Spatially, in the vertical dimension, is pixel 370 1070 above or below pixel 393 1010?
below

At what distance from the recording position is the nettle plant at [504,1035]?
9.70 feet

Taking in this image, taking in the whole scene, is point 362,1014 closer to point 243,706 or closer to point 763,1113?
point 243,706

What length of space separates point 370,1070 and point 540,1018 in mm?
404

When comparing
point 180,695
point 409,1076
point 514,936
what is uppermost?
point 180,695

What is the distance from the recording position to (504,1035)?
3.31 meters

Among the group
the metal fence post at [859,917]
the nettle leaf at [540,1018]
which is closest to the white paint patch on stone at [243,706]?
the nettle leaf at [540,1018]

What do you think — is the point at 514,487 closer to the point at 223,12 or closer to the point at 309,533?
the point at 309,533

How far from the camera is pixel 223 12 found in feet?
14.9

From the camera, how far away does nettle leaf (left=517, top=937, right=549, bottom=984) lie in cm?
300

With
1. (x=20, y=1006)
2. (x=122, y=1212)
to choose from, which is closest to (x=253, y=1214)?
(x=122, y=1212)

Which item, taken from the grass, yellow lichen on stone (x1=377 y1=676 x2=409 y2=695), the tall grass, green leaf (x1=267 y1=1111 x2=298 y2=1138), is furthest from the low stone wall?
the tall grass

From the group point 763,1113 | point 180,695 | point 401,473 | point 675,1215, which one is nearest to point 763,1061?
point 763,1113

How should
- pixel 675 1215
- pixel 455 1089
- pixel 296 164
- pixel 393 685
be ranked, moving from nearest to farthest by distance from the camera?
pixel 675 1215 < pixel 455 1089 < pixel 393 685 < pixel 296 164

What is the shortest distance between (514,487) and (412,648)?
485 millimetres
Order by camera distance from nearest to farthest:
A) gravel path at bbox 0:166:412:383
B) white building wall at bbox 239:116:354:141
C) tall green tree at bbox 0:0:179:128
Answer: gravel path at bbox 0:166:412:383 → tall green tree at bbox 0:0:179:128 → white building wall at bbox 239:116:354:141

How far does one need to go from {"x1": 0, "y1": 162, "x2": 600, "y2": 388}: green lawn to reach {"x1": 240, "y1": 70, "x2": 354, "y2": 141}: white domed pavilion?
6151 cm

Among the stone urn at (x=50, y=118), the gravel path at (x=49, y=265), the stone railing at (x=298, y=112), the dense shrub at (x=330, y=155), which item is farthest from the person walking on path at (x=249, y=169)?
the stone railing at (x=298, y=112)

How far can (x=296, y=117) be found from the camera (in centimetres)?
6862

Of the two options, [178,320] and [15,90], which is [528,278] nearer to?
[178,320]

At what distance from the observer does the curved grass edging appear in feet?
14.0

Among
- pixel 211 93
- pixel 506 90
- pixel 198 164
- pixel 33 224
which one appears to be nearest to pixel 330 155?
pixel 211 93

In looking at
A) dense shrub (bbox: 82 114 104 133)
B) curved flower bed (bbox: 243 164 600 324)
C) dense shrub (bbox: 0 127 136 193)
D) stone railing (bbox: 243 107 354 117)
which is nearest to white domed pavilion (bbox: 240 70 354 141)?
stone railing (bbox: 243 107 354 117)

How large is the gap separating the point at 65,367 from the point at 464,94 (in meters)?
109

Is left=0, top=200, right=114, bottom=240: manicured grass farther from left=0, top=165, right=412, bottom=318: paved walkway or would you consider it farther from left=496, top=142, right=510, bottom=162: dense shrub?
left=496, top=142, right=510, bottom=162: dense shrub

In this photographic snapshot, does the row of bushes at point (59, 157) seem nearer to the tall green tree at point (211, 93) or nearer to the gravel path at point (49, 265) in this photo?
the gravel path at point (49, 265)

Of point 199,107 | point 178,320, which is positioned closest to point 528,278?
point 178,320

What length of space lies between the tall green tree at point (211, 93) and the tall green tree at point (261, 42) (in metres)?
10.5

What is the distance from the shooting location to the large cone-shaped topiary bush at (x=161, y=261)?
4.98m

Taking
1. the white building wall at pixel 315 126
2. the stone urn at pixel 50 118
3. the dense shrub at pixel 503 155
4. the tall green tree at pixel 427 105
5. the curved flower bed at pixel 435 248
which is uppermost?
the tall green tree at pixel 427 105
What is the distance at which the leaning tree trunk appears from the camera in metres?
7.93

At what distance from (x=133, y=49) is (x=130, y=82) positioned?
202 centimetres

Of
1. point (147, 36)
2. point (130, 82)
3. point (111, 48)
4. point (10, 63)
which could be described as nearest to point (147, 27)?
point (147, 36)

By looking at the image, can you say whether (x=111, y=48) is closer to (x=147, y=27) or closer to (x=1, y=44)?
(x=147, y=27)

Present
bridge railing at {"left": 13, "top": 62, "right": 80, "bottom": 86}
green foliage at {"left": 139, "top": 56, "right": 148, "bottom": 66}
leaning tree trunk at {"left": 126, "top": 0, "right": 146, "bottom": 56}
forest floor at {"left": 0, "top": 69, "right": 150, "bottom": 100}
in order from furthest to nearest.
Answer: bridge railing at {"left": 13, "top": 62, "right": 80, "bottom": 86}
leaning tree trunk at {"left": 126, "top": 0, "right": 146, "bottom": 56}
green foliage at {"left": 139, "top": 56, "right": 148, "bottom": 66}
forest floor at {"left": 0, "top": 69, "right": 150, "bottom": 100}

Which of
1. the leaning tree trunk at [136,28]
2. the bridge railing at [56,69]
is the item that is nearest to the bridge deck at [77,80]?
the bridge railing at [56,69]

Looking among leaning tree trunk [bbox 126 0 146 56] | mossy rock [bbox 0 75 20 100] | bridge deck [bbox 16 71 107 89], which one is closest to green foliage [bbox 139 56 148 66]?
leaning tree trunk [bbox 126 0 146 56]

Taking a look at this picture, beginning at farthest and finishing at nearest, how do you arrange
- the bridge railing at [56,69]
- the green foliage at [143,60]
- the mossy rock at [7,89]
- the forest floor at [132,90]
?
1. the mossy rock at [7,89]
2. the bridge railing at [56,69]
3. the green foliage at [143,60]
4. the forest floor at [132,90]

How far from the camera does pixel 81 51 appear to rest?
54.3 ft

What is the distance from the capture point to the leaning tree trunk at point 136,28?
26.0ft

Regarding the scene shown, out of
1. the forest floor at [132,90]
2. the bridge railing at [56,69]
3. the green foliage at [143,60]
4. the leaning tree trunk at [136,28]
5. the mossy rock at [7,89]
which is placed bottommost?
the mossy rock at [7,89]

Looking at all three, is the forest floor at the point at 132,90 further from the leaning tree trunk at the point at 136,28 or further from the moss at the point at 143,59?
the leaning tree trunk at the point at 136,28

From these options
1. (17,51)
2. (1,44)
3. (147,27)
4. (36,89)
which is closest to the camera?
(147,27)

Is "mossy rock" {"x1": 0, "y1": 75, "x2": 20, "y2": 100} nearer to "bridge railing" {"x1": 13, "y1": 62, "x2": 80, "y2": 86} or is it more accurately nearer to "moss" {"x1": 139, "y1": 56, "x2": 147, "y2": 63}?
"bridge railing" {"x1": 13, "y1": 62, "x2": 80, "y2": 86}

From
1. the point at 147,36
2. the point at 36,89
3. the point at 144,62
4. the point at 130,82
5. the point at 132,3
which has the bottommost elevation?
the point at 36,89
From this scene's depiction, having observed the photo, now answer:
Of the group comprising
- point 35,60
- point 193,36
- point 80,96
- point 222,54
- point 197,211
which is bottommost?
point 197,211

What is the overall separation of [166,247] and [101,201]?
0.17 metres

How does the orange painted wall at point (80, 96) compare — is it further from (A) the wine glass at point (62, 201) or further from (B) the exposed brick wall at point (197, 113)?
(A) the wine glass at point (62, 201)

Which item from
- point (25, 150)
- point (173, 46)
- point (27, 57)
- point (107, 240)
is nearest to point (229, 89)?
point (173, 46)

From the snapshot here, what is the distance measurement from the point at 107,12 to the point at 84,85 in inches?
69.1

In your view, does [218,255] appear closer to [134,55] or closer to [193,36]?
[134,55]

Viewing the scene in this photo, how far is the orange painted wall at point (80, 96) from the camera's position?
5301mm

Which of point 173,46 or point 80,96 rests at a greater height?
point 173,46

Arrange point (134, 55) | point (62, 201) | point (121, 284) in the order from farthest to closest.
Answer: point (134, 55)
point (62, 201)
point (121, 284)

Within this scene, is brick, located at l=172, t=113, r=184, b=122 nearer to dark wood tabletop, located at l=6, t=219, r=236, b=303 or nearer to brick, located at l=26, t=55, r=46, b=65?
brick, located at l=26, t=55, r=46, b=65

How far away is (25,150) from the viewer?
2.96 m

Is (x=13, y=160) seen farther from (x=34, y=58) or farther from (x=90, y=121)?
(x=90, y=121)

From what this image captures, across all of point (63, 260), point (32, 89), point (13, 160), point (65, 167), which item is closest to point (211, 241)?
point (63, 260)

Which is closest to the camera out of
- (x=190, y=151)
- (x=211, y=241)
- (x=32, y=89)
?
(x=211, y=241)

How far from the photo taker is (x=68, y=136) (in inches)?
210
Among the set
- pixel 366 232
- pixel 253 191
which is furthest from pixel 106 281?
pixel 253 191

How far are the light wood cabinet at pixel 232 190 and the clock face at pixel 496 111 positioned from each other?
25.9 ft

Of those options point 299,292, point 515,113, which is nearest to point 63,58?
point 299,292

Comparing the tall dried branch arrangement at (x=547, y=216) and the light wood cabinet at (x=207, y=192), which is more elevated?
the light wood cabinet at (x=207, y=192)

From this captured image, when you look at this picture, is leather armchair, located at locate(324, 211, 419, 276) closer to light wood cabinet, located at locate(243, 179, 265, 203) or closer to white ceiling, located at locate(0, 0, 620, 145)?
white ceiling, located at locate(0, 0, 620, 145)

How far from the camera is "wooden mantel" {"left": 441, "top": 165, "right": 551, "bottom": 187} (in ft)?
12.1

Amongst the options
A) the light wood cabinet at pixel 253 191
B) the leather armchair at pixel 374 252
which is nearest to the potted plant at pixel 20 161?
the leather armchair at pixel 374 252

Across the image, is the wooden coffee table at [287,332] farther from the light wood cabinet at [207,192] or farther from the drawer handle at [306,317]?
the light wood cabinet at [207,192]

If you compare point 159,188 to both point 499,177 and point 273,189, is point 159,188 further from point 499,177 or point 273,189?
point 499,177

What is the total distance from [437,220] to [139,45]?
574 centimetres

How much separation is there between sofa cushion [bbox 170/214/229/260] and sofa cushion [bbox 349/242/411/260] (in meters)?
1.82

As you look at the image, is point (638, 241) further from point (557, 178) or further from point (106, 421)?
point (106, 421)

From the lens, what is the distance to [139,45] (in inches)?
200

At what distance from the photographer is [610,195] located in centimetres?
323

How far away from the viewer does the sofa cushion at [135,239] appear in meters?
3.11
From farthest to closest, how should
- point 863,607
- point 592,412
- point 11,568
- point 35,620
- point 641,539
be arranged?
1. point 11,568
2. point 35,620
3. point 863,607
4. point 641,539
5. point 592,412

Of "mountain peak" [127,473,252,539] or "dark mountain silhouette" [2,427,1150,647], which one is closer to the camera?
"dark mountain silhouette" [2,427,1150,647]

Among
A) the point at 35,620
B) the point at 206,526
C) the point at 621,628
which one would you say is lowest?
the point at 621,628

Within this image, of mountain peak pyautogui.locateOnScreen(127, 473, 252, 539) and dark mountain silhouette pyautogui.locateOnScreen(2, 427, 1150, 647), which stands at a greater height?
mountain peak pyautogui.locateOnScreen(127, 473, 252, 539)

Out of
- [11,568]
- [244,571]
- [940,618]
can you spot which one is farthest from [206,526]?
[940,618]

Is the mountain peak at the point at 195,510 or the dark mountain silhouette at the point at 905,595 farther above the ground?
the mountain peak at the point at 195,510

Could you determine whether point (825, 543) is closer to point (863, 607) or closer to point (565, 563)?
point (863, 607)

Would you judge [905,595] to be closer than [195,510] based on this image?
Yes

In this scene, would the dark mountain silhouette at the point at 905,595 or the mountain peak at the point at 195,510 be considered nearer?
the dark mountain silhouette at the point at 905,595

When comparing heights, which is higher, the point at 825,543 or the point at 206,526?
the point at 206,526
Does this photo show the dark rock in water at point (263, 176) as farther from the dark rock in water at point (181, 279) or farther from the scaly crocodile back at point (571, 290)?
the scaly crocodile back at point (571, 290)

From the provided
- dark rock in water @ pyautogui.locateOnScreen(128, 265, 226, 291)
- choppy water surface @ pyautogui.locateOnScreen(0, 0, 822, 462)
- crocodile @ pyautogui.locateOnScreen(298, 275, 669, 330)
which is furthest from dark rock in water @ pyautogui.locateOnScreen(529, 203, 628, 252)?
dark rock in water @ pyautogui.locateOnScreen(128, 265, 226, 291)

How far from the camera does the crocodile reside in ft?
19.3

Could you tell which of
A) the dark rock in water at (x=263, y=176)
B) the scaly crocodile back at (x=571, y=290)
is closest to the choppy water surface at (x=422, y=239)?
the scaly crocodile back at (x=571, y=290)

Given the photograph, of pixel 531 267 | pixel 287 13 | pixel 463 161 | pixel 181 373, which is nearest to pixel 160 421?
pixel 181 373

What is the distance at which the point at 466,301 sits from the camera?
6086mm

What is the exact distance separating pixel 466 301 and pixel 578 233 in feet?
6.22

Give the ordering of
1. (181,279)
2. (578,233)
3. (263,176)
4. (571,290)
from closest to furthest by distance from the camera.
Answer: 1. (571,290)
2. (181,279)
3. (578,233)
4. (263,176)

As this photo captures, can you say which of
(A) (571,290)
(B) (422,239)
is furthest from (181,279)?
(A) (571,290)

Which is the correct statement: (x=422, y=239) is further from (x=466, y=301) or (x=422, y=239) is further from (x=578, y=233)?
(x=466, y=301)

____

INSTRUCTIONS FOR THE TASK: The line containing "In this scene, would" and every line after it, through the end of the records, should be repeated exactly and alone.

EXERCISE SOLUTION:
In this scene, would the dark mountain silhouette at the point at 905,595 or the mountain peak at the point at 195,510 be considered nearer?
the dark mountain silhouette at the point at 905,595

When comparing heights, which is higher, the point at 825,543 or the point at 206,526?
the point at 206,526
Does this photo show the dark rock in water at point (263, 176) as farther from the dark rock in water at point (181, 279) or farther from the scaly crocodile back at point (571, 290)?
the scaly crocodile back at point (571, 290)

From the provided
- dark rock in water @ pyautogui.locateOnScreen(128, 265, 226, 291)
- choppy water surface @ pyautogui.locateOnScreen(0, 0, 822, 462)
- crocodile @ pyautogui.locateOnScreen(298, 275, 669, 330)
which is furthest from dark rock in water @ pyautogui.locateOnScreen(529, 203, 628, 252)?
dark rock in water @ pyautogui.locateOnScreen(128, 265, 226, 291)

How far from the camera does the crocodile reside in ft?
19.3

Could you tell which of
A) the dark rock in water at (x=263, y=176)
B) the scaly crocodile back at (x=571, y=290)
is closest to the choppy water surface at (x=422, y=239)?
the scaly crocodile back at (x=571, y=290)

Given the photograph, of pixel 531 267 | pixel 287 13 | pixel 463 161 | pixel 181 373, which is nearest to pixel 160 421?
pixel 181 373

What is the distance at which the point at 466,301 sits from the camera?
6086mm

What is the exact distance separating pixel 466 301 and pixel 578 233 in feet?
6.22

Give the ordering of
1. (181,279)
2. (578,233)
3. (263,176)
4. (571,290)
from closest to furthest by distance from the camera.
Answer: 1. (571,290)
2. (181,279)
3. (578,233)
4. (263,176)

As this photo captures, can you say which of
(A) (571,290)
(B) (422,239)
is furthest from (181,279)?
(A) (571,290)

Which is the correct statement: (x=422, y=239) is further from (x=466, y=301) or (x=422, y=239) is further from (x=578, y=233)?
(x=466, y=301)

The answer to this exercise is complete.